Il primo pensiero, appena sveglia era al suo villaggio perduto…e così si riempiva la bocca di focaccia…

Sguardo Lucente sentiva il proprio corpo diventare sempre più gonfio e pesante. I movimenti diventavano lenti e faticosi. Stava arrivando il freddo inverso nella riserva e così la sera stavano tutti attorno al fuoco ad ascoltare i racconti degli anziani e della loro vita prima dell’arrivo in quel luogo strano e chiuso. Le loro storie risvegliavano i ricordi di ciò che avevano imparato e vissuto molto tempo prima…Sguardo Lucente si riempiva il cuore ascoltando le storie e i suoi occhi tornarono a luccicare come stelle, quando Grande Bisonte le fece un dono…Le diede una ACCHIAPPANOSTALGIA….era un semplice cerchio legato con alcuni cordini fino a tessere una semplice ragnatela che ne attraversava il diametro. Grande Bisonte le disse con voce ferma e calda “Va a cercare tutti i tuoi ricordi e mettili qui”…Sguardo Lucente imprigionò nella tela, sassi, foglie e fiori, disegni e tutto ciò che la riportava col il ricordo al suo paradiso perduto…Aveva così un ACCHIAPPANOSTALGIA della sua terra.

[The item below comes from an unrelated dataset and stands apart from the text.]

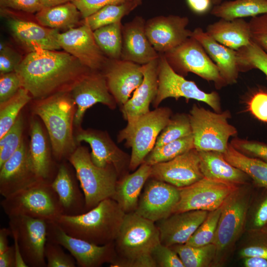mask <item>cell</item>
Instances as JSON below:
<instances>
[{"instance_id":"obj_37","label":"cell","mask_w":267,"mask_h":267,"mask_svg":"<svg viewBox=\"0 0 267 267\" xmlns=\"http://www.w3.org/2000/svg\"><path fill=\"white\" fill-rule=\"evenodd\" d=\"M140 4L136 1L105 6L83 19L82 24L87 25L92 31L119 21Z\"/></svg>"},{"instance_id":"obj_22","label":"cell","mask_w":267,"mask_h":267,"mask_svg":"<svg viewBox=\"0 0 267 267\" xmlns=\"http://www.w3.org/2000/svg\"><path fill=\"white\" fill-rule=\"evenodd\" d=\"M203 178L199 152L194 148L170 161L151 166L150 177L178 188L189 185Z\"/></svg>"},{"instance_id":"obj_33","label":"cell","mask_w":267,"mask_h":267,"mask_svg":"<svg viewBox=\"0 0 267 267\" xmlns=\"http://www.w3.org/2000/svg\"><path fill=\"white\" fill-rule=\"evenodd\" d=\"M81 18L82 17L80 11L72 1L43 7L35 14L36 20L41 25L65 31L77 27Z\"/></svg>"},{"instance_id":"obj_47","label":"cell","mask_w":267,"mask_h":267,"mask_svg":"<svg viewBox=\"0 0 267 267\" xmlns=\"http://www.w3.org/2000/svg\"><path fill=\"white\" fill-rule=\"evenodd\" d=\"M249 24L251 40L267 53V13L252 17Z\"/></svg>"},{"instance_id":"obj_1","label":"cell","mask_w":267,"mask_h":267,"mask_svg":"<svg viewBox=\"0 0 267 267\" xmlns=\"http://www.w3.org/2000/svg\"><path fill=\"white\" fill-rule=\"evenodd\" d=\"M90 70L66 51L41 49L29 52L15 71L22 87L39 100L69 91Z\"/></svg>"},{"instance_id":"obj_57","label":"cell","mask_w":267,"mask_h":267,"mask_svg":"<svg viewBox=\"0 0 267 267\" xmlns=\"http://www.w3.org/2000/svg\"><path fill=\"white\" fill-rule=\"evenodd\" d=\"M15 254L14 245L0 254V267H15Z\"/></svg>"},{"instance_id":"obj_38","label":"cell","mask_w":267,"mask_h":267,"mask_svg":"<svg viewBox=\"0 0 267 267\" xmlns=\"http://www.w3.org/2000/svg\"><path fill=\"white\" fill-rule=\"evenodd\" d=\"M170 247L178 255L184 267H207L216 255V247L213 243L201 246L182 244Z\"/></svg>"},{"instance_id":"obj_59","label":"cell","mask_w":267,"mask_h":267,"mask_svg":"<svg viewBox=\"0 0 267 267\" xmlns=\"http://www.w3.org/2000/svg\"><path fill=\"white\" fill-rule=\"evenodd\" d=\"M244 266L246 267H267V260L258 257H246Z\"/></svg>"},{"instance_id":"obj_8","label":"cell","mask_w":267,"mask_h":267,"mask_svg":"<svg viewBox=\"0 0 267 267\" xmlns=\"http://www.w3.org/2000/svg\"><path fill=\"white\" fill-rule=\"evenodd\" d=\"M194 146L198 151H217L224 153L229 137L237 133L229 124V113L213 112L193 105L188 114Z\"/></svg>"},{"instance_id":"obj_20","label":"cell","mask_w":267,"mask_h":267,"mask_svg":"<svg viewBox=\"0 0 267 267\" xmlns=\"http://www.w3.org/2000/svg\"><path fill=\"white\" fill-rule=\"evenodd\" d=\"M24 141L18 149L0 167V194L3 198L40 181Z\"/></svg>"},{"instance_id":"obj_30","label":"cell","mask_w":267,"mask_h":267,"mask_svg":"<svg viewBox=\"0 0 267 267\" xmlns=\"http://www.w3.org/2000/svg\"><path fill=\"white\" fill-rule=\"evenodd\" d=\"M206 32L220 44L235 50L251 41L249 22L243 18L231 20L221 18L209 24Z\"/></svg>"},{"instance_id":"obj_3","label":"cell","mask_w":267,"mask_h":267,"mask_svg":"<svg viewBox=\"0 0 267 267\" xmlns=\"http://www.w3.org/2000/svg\"><path fill=\"white\" fill-rule=\"evenodd\" d=\"M125 215L117 202L109 198L83 214H63L54 222L73 237L104 245L114 242Z\"/></svg>"},{"instance_id":"obj_17","label":"cell","mask_w":267,"mask_h":267,"mask_svg":"<svg viewBox=\"0 0 267 267\" xmlns=\"http://www.w3.org/2000/svg\"><path fill=\"white\" fill-rule=\"evenodd\" d=\"M179 199L178 188L149 178L144 186L134 212L155 222L170 216Z\"/></svg>"},{"instance_id":"obj_55","label":"cell","mask_w":267,"mask_h":267,"mask_svg":"<svg viewBox=\"0 0 267 267\" xmlns=\"http://www.w3.org/2000/svg\"><path fill=\"white\" fill-rule=\"evenodd\" d=\"M189 8L195 13L202 15L211 9L212 0H186Z\"/></svg>"},{"instance_id":"obj_51","label":"cell","mask_w":267,"mask_h":267,"mask_svg":"<svg viewBox=\"0 0 267 267\" xmlns=\"http://www.w3.org/2000/svg\"><path fill=\"white\" fill-rule=\"evenodd\" d=\"M239 151L267 162V144L258 141L235 139L230 143Z\"/></svg>"},{"instance_id":"obj_25","label":"cell","mask_w":267,"mask_h":267,"mask_svg":"<svg viewBox=\"0 0 267 267\" xmlns=\"http://www.w3.org/2000/svg\"><path fill=\"white\" fill-rule=\"evenodd\" d=\"M145 24L142 17L136 16L123 25L121 59L142 65L159 57L146 36Z\"/></svg>"},{"instance_id":"obj_16","label":"cell","mask_w":267,"mask_h":267,"mask_svg":"<svg viewBox=\"0 0 267 267\" xmlns=\"http://www.w3.org/2000/svg\"><path fill=\"white\" fill-rule=\"evenodd\" d=\"M0 13L7 18V25L13 38L29 52L41 49L61 48L57 39L59 30L22 19L12 9L0 8Z\"/></svg>"},{"instance_id":"obj_36","label":"cell","mask_w":267,"mask_h":267,"mask_svg":"<svg viewBox=\"0 0 267 267\" xmlns=\"http://www.w3.org/2000/svg\"><path fill=\"white\" fill-rule=\"evenodd\" d=\"M121 21L108 25L93 31L95 41L108 59H120L122 48Z\"/></svg>"},{"instance_id":"obj_39","label":"cell","mask_w":267,"mask_h":267,"mask_svg":"<svg viewBox=\"0 0 267 267\" xmlns=\"http://www.w3.org/2000/svg\"><path fill=\"white\" fill-rule=\"evenodd\" d=\"M31 99V95L24 88L8 100L0 103V138L13 126L23 107Z\"/></svg>"},{"instance_id":"obj_29","label":"cell","mask_w":267,"mask_h":267,"mask_svg":"<svg viewBox=\"0 0 267 267\" xmlns=\"http://www.w3.org/2000/svg\"><path fill=\"white\" fill-rule=\"evenodd\" d=\"M151 166L143 163L132 174L120 178L112 199L119 204L125 214L134 212L141 192L150 178Z\"/></svg>"},{"instance_id":"obj_46","label":"cell","mask_w":267,"mask_h":267,"mask_svg":"<svg viewBox=\"0 0 267 267\" xmlns=\"http://www.w3.org/2000/svg\"><path fill=\"white\" fill-rule=\"evenodd\" d=\"M151 256L156 267H184L176 252L170 246L161 243L153 249Z\"/></svg>"},{"instance_id":"obj_32","label":"cell","mask_w":267,"mask_h":267,"mask_svg":"<svg viewBox=\"0 0 267 267\" xmlns=\"http://www.w3.org/2000/svg\"><path fill=\"white\" fill-rule=\"evenodd\" d=\"M29 152L36 174L40 180L51 183L56 174L53 172V162L46 138L40 123H30Z\"/></svg>"},{"instance_id":"obj_61","label":"cell","mask_w":267,"mask_h":267,"mask_svg":"<svg viewBox=\"0 0 267 267\" xmlns=\"http://www.w3.org/2000/svg\"><path fill=\"white\" fill-rule=\"evenodd\" d=\"M212 3L215 5H217L221 3L222 0H212Z\"/></svg>"},{"instance_id":"obj_44","label":"cell","mask_w":267,"mask_h":267,"mask_svg":"<svg viewBox=\"0 0 267 267\" xmlns=\"http://www.w3.org/2000/svg\"><path fill=\"white\" fill-rule=\"evenodd\" d=\"M23 131V119L19 115L13 126L0 138V167L21 145Z\"/></svg>"},{"instance_id":"obj_50","label":"cell","mask_w":267,"mask_h":267,"mask_svg":"<svg viewBox=\"0 0 267 267\" xmlns=\"http://www.w3.org/2000/svg\"><path fill=\"white\" fill-rule=\"evenodd\" d=\"M23 58L10 46L0 43V74L15 71Z\"/></svg>"},{"instance_id":"obj_13","label":"cell","mask_w":267,"mask_h":267,"mask_svg":"<svg viewBox=\"0 0 267 267\" xmlns=\"http://www.w3.org/2000/svg\"><path fill=\"white\" fill-rule=\"evenodd\" d=\"M47 240L67 250L80 267H99L116 257L114 242L98 245L66 233L55 222L47 221Z\"/></svg>"},{"instance_id":"obj_45","label":"cell","mask_w":267,"mask_h":267,"mask_svg":"<svg viewBox=\"0 0 267 267\" xmlns=\"http://www.w3.org/2000/svg\"><path fill=\"white\" fill-rule=\"evenodd\" d=\"M46 267H75L76 262L70 254L65 253L58 244L47 240L44 252Z\"/></svg>"},{"instance_id":"obj_56","label":"cell","mask_w":267,"mask_h":267,"mask_svg":"<svg viewBox=\"0 0 267 267\" xmlns=\"http://www.w3.org/2000/svg\"><path fill=\"white\" fill-rule=\"evenodd\" d=\"M267 223V195L260 204L255 213L254 224L257 227H262Z\"/></svg>"},{"instance_id":"obj_6","label":"cell","mask_w":267,"mask_h":267,"mask_svg":"<svg viewBox=\"0 0 267 267\" xmlns=\"http://www.w3.org/2000/svg\"><path fill=\"white\" fill-rule=\"evenodd\" d=\"M68 160L84 192L86 212L103 200L112 198L119 178L113 167L101 168L94 165L88 149L83 146L77 147Z\"/></svg>"},{"instance_id":"obj_15","label":"cell","mask_w":267,"mask_h":267,"mask_svg":"<svg viewBox=\"0 0 267 267\" xmlns=\"http://www.w3.org/2000/svg\"><path fill=\"white\" fill-rule=\"evenodd\" d=\"M76 109L74 125L80 128L86 111L96 103L114 109L117 103L110 93L103 74L90 70L72 86L69 91Z\"/></svg>"},{"instance_id":"obj_41","label":"cell","mask_w":267,"mask_h":267,"mask_svg":"<svg viewBox=\"0 0 267 267\" xmlns=\"http://www.w3.org/2000/svg\"><path fill=\"white\" fill-rule=\"evenodd\" d=\"M236 52L240 71L257 69L267 77V53L252 40Z\"/></svg>"},{"instance_id":"obj_11","label":"cell","mask_w":267,"mask_h":267,"mask_svg":"<svg viewBox=\"0 0 267 267\" xmlns=\"http://www.w3.org/2000/svg\"><path fill=\"white\" fill-rule=\"evenodd\" d=\"M11 236L18 242L23 258L30 267H46L44 252L47 221L24 215L8 216Z\"/></svg>"},{"instance_id":"obj_52","label":"cell","mask_w":267,"mask_h":267,"mask_svg":"<svg viewBox=\"0 0 267 267\" xmlns=\"http://www.w3.org/2000/svg\"><path fill=\"white\" fill-rule=\"evenodd\" d=\"M248 108L256 118L267 123V92L261 89L254 93L248 102Z\"/></svg>"},{"instance_id":"obj_42","label":"cell","mask_w":267,"mask_h":267,"mask_svg":"<svg viewBox=\"0 0 267 267\" xmlns=\"http://www.w3.org/2000/svg\"><path fill=\"white\" fill-rule=\"evenodd\" d=\"M192 134L188 115L177 114L171 119L158 135L154 148Z\"/></svg>"},{"instance_id":"obj_24","label":"cell","mask_w":267,"mask_h":267,"mask_svg":"<svg viewBox=\"0 0 267 267\" xmlns=\"http://www.w3.org/2000/svg\"><path fill=\"white\" fill-rule=\"evenodd\" d=\"M209 212L191 210L173 213L155 222L160 243L168 246L185 244L206 218Z\"/></svg>"},{"instance_id":"obj_2","label":"cell","mask_w":267,"mask_h":267,"mask_svg":"<svg viewBox=\"0 0 267 267\" xmlns=\"http://www.w3.org/2000/svg\"><path fill=\"white\" fill-rule=\"evenodd\" d=\"M160 243L155 224L135 212L125 214L114 241L116 257L110 267H156L151 256Z\"/></svg>"},{"instance_id":"obj_14","label":"cell","mask_w":267,"mask_h":267,"mask_svg":"<svg viewBox=\"0 0 267 267\" xmlns=\"http://www.w3.org/2000/svg\"><path fill=\"white\" fill-rule=\"evenodd\" d=\"M249 198L238 188L221 206V212L213 243L216 247V260L233 246L244 226Z\"/></svg>"},{"instance_id":"obj_12","label":"cell","mask_w":267,"mask_h":267,"mask_svg":"<svg viewBox=\"0 0 267 267\" xmlns=\"http://www.w3.org/2000/svg\"><path fill=\"white\" fill-rule=\"evenodd\" d=\"M178 188L179 199L172 214L191 210L213 211L221 207L238 188L236 184L204 177Z\"/></svg>"},{"instance_id":"obj_5","label":"cell","mask_w":267,"mask_h":267,"mask_svg":"<svg viewBox=\"0 0 267 267\" xmlns=\"http://www.w3.org/2000/svg\"><path fill=\"white\" fill-rule=\"evenodd\" d=\"M168 107H157L134 119L128 121L117 136L119 142L125 141L131 148L130 171H134L143 162L154 147L157 138L171 117Z\"/></svg>"},{"instance_id":"obj_28","label":"cell","mask_w":267,"mask_h":267,"mask_svg":"<svg viewBox=\"0 0 267 267\" xmlns=\"http://www.w3.org/2000/svg\"><path fill=\"white\" fill-rule=\"evenodd\" d=\"M191 37L197 40L203 46L218 67L225 84L236 83L240 72L236 50L220 44L201 28H196L192 31Z\"/></svg>"},{"instance_id":"obj_40","label":"cell","mask_w":267,"mask_h":267,"mask_svg":"<svg viewBox=\"0 0 267 267\" xmlns=\"http://www.w3.org/2000/svg\"><path fill=\"white\" fill-rule=\"evenodd\" d=\"M192 134L153 148L145 158L144 163L152 166L170 161L188 150L194 148Z\"/></svg>"},{"instance_id":"obj_49","label":"cell","mask_w":267,"mask_h":267,"mask_svg":"<svg viewBox=\"0 0 267 267\" xmlns=\"http://www.w3.org/2000/svg\"><path fill=\"white\" fill-rule=\"evenodd\" d=\"M132 1H136L140 5L141 4L138 0H72V2L78 8L84 19L105 6Z\"/></svg>"},{"instance_id":"obj_21","label":"cell","mask_w":267,"mask_h":267,"mask_svg":"<svg viewBox=\"0 0 267 267\" xmlns=\"http://www.w3.org/2000/svg\"><path fill=\"white\" fill-rule=\"evenodd\" d=\"M187 17L159 16L148 19L145 24L146 36L155 50L164 53L178 46L190 37Z\"/></svg>"},{"instance_id":"obj_23","label":"cell","mask_w":267,"mask_h":267,"mask_svg":"<svg viewBox=\"0 0 267 267\" xmlns=\"http://www.w3.org/2000/svg\"><path fill=\"white\" fill-rule=\"evenodd\" d=\"M103 68L109 90L121 107L142 83V65L121 59H108Z\"/></svg>"},{"instance_id":"obj_60","label":"cell","mask_w":267,"mask_h":267,"mask_svg":"<svg viewBox=\"0 0 267 267\" xmlns=\"http://www.w3.org/2000/svg\"><path fill=\"white\" fill-rule=\"evenodd\" d=\"M44 7L56 6L65 3L72 0H40Z\"/></svg>"},{"instance_id":"obj_9","label":"cell","mask_w":267,"mask_h":267,"mask_svg":"<svg viewBox=\"0 0 267 267\" xmlns=\"http://www.w3.org/2000/svg\"><path fill=\"white\" fill-rule=\"evenodd\" d=\"M163 54L172 69L182 76L191 72L207 81L214 82L217 88L226 85L218 67L201 44L192 37Z\"/></svg>"},{"instance_id":"obj_19","label":"cell","mask_w":267,"mask_h":267,"mask_svg":"<svg viewBox=\"0 0 267 267\" xmlns=\"http://www.w3.org/2000/svg\"><path fill=\"white\" fill-rule=\"evenodd\" d=\"M57 39L61 48L91 70L101 69L108 59L97 45L93 31L85 24L59 33Z\"/></svg>"},{"instance_id":"obj_62","label":"cell","mask_w":267,"mask_h":267,"mask_svg":"<svg viewBox=\"0 0 267 267\" xmlns=\"http://www.w3.org/2000/svg\"><path fill=\"white\" fill-rule=\"evenodd\" d=\"M139 1L141 2V0H138Z\"/></svg>"},{"instance_id":"obj_43","label":"cell","mask_w":267,"mask_h":267,"mask_svg":"<svg viewBox=\"0 0 267 267\" xmlns=\"http://www.w3.org/2000/svg\"><path fill=\"white\" fill-rule=\"evenodd\" d=\"M221 212V207L209 212L206 218L185 243L201 246L213 243Z\"/></svg>"},{"instance_id":"obj_58","label":"cell","mask_w":267,"mask_h":267,"mask_svg":"<svg viewBox=\"0 0 267 267\" xmlns=\"http://www.w3.org/2000/svg\"><path fill=\"white\" fill-rule=\"evenodd\" d=\"M11 231L8 228H2L0 229V254L7 250L8 245V237L11 235Z\"/></svg>"},{"instance_id":"obj_27","label":"cell","mask_w":267,"mask_h":267,"mask_svg":"<svg viewBox=\"0 0 267 267\" xmlns=\"http://www.w3.org/2000/svg\"><path fill=\"white\" fill-rule=\"evenodd\" d=\"M61 205L63 215L75 216L86 212L84 192L75 174L65 163H61L51 183Z\"/></svg>"},{"instance_id":"obj_10","label":"cell","mask_w":267,"mask_h":267,"mask_svg":"<svg viewBox=\"0 0 267 267\" xmlns=\"http://www.w3.org/2000/svg\"><path fill=\"white\" fill-rule=\"evenodd\" d=\"M158 86L157 95L152 102L157 108L162 101L170 97L178 99L180 97L194 99L209 105L215 112H220V100L215 91L206 92L198 88L193 81L186 80L176 73L170 66L162 53H159L158 67Z\"/></svg>"},{"instance_id":"obj_54","label":"cell","mask_w":267,"mask_h":267,"mask_svg":"<svg viewBox=\"0 0 267 267\" xmlns=\"http://www.w3.org/2000/svg\"><path fill=\"white\" fill-rule=\"evenodd\" d=\"M240 255L244 258L258 257L267 260V245L259 244L246 247L241 250Z\"/></svg>"},{"instance_id":"obj_4","label":"cell","mask_w":267,"mask_h":267,"mask_svg":"<svg viewBox=\"0 0 267 267\" xmlns=\"http://www.w3.org/2000/svg\"><path fill=\"white\" fill-rule=\"evenodd\" d=\"M76 105L69 91L57 92L39 99L33 111L42 120L48 132L53 157L67 159L77 148L73 133Z\"/></svg>"},{"instance_id":"obj_48","label":"cell","mask_w":267,"mask_h":267,"mask_svg":"<svg viewBox=\"0 0 267 267\" xmlns=\"http://www.w3.org/2000/svg\"><path fill=\"white\" fill-rule=\"evenodd\" d=\"M22 87L21 80L15 71L0 74V103L12 97Z\"/></svg>"},{"instance_id":"obj_18","label":"cell","mask_w":267,"mask_h":267,"mask_svg":"<svg viewBox=\"0 0 267 267\" xmlns=\"http://www.w3.org/2000/svg\"><path fill=\"white\" fill-rule=\"evenodd\" d=\"M75 138L76 142L84 141L89 144L91 149V159L97 167H113L119 178L128 174L130 156L119 148L107 133L80 128L75 134Z\"/></svg>"},{"instance_id":"obj_34","label":"cell","mask_w":267,"mask_h":267,"mask_svg":"<svg viewBox=\"0 0 267 267\" xmlns=\"http://www.w3.org/2000/svg\"><path fill=\"white\" fill-rule=\"evenodd\" d=\"M267 13V0H233L215 5L211 11L215 16L233 20Z\"/></svg>"},{"instance_id":"obj_31","label":"cell","mask_w":267,"mask_h":267,"mask_svg":"<svg viewBox=\"0 0 267 267\" xmlns=\"http://www.w3.org/2000/svg\"><path fill=\"white\" fill-rule=\"evenodd\" d=\"M200 166L204 177L234 184L244 183L248 176L233 166L217 151H198Z\"/></svg>"},{"instance_id":"obj_35","label":"cell","mask_w":267,"mask_h":267,"mask_svg":"<svg viewBox=\"0 0 267 267\" xmlns=\"http://www.w3.org/2000/svg\"><path fill=\"white\" fill-rule=\"evenodd\" d=\"M223 155L230 164L243 171L258 185L267 188V162L243 154L231 144Z\"/></svg>"},{"instance_id":"obj_26","label":"cell","mask_w":267,"mask_h":267,"mask_svg":"<svg viewBox=\"0 0 267 267\" xmlns=\"http://www.w3.org/2000/svg\"><path fill=\"white\" fill-rule=\"evenodd\" d=\"M158 59L142 65L143 80L134 91L133 96L123 106L122 115L127 122L134 119L150 111L149 107L157 93Z\"/></svg>"},{"instance_id":"obj_7","label":"cell","mask_w":267,"mask_h":267,"mask_svg":"<svg viewBox=\"0 0 267 267\" xmlns=\"http://www.w3.org/2000/svg\"><path fill=\"white\" fill-rule=\"evenodd\" d=\"M0 204L8 216L24 215L54 221L63 214L58 197L51 183L42 180L3 198Z\"/></svg>"},{"instance_id":"obj_53","label":"cell","mask_w":267,"mask_h":267,"mask_svg":"<svg viewBox=\"0 0 267 267\" xmlns=\"http://www.w3.org/2000/svg\"><path fill=\"white\" fill-rule=\"evenodd\" d=\"M0 6L27 13H36L44 7L40 0H0Z\"/></svg>"}]
</instances>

Il desiderio di cibo diminuiva e con esso la tristezza, mentre ogni giorno, la tela si riempiva di figure.

 

“..Due cose  possono regalare i genitori ai figli: le radici e le ali”.


Domande per riflettere:

ANCHE A VOI A VOLTE CAPITA DI ESSERE TRISTI, OPPURE NERVOSI E ARRABBIATI…?

CI SONO COSE CHE TI MANCANO?

PARLANE CON LA MAMMA E IL PAPA'...

HAI VOGLIA DI FARE UN GIOCO?

PROVA AD INVENTARE NOMI INDIANI PER TE E PER LA TUA FAMIGLIA, CONSIDERANDO LE VOSTRE CARATTERISTICHE E LE VOSTRE ABITUDINI...

POI FAI UN BEL DISEGNO DI FAMIGLIA E SE TI VA INVIALO AL BLOG!